Family and Friends have always been a crucial part of my existence. From the time I was young I have always loved spending time with my family. My family is very close and supportive, that’s what I believe we need. We need the support of a loving family for help through the hard times and to laugh with us through the good times.
Almost as soon as I started my first year at Woodford County High School I was drawn to a certain group of people that seemed to always be together. Their open friendliness was impossible for me to ignore as a new student in a fairly large high school, and we soon became very close. For some unknown reason, we called ourselves the “Comfy Kids.” I think it was used jokingly at first, but then it sort of stuck. And I loved it.
One of the guys in the group, Dusty, the All-American Swimmer, with a 4.0 and undeniably good looks, always caught my attention. On July 4, 2007, Dusty’s life changed drastically. Dusty, his mother and his sister had decided to go on a trail ride for the holiday. After riding horses all day, Dusty decided to cool off in his family’s pond. As he dove into the pond, he said something didn’t feel right. He couldn’t move. Dusty had broken his neck and was paralyzed. His sister ran into the pond after him as his mother galloped away to go get help.
Around ten o’clock that night I received a confusing voice mail from Dusty’s girlfriend, Linzay. Her normally apathetic attitude was completely changed, and her generally monotone voice was almost shrieking. The fact that Linzay was so upset and in shock made me panic even more.
As soon as I was filled in, I ran to my dad and tried to explain what had happened. In my frantic state, my dad couldn’t entirely understand what I was saying, but he tried to console me anyways. After a night of worry, I woke up the still incredibly upset at the fact that one of my best friends was possibly paralyzed. This is where my family came in. My mom made me comfort food, my sister did my chores, and my dad tried to find out as much information about Dusty’s situation as he could. This was the support I needed.
After all of my family’s support I decided I was ready to go visit my companion, still in the ICU. My once gorgeous, muscular, athlete of a friend had been morphed in to a 100 pound, six foot two inch skeleton; in just a matter of weeks. Not only was I shocked to see his physical state, but he was incredibly depressed. I had never seen Dusty in anything but a cheerful mood.
His generally good attitude is what eventually got him out of that bed and into the Cardinal Hill Rehabilitation Facility. After many months of intense physical therapy, the possibility of walking was all Dusty could think about, until the State Swimming meet in February 2008. Dusty seemed happy to go to the swim meets and to watch the races that he should have, would have, won. But inside he wasn’t happy.

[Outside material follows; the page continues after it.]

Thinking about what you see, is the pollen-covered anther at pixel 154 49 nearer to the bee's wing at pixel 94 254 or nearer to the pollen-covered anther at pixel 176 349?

I hadn’t been to a Wednesday night youth service at my church in a couple of weeks, but that night I decided to go. When I got to church there was a strange hush as soon as I walked in. The youth group was acting odd but I decided to go look for some of the people I knew. I noticed tears in my friends’ eyes as my youth pastor pulled me aside. He asked if he could talk to me and I said okay, still not sure of what was going on.
He broke it to me rather quickly, but somehow very easily. Dusty had used what strength he had left to take a gun to himself. He was dead. Tears immediately erupted from me and I gripped on to my youth pastor for what seemed like hours. My family also heard the terrible news and came shortly after I found out. Even in my emotional state, I knew what I had to do. I knew that Jill, Dusty’s closest friend in the group would be distraught. I had my parents drive me to her house. I was the first one there.
I found her in the dark. She was inconsolable as I wrapped my arms around her and we both sobbed. About 15 minutes after I arrived, one by one, the Comfy Kids showed up. We all knew where to go. Where we were needed. I have never in my life felt so supported. My friends became my family that day. We sat in Jill’s living room silent, except for the soft sound of someone crying.
In the days that came we only grew closer. We all stayed together, still not saying much. When it finally came time for all of us to go back to school, I was shocked. Dusty’s death not only had brought the school together, but it had also changed the overall attitude of the school. As one of Dusty’s close friends I noticed a change in the student population. The students weren’t the only ones affected by Dusty’s death though, the faculty had changed too, they were more understanding and united. These changes made the ease back into school a little easier.
We tried to finish the rest of our senior year with a good attitude. As time went on it definitely got easier but we never forgot. We will never forget. I now have two support systems, my family and my family of friends. I know that without all that support, my friends and I would have never made it through that life altering experience. But we did, we made it through by the support we gave each other and by the thought that we would see Dusty again someday. That is the hope that I still hang on to today.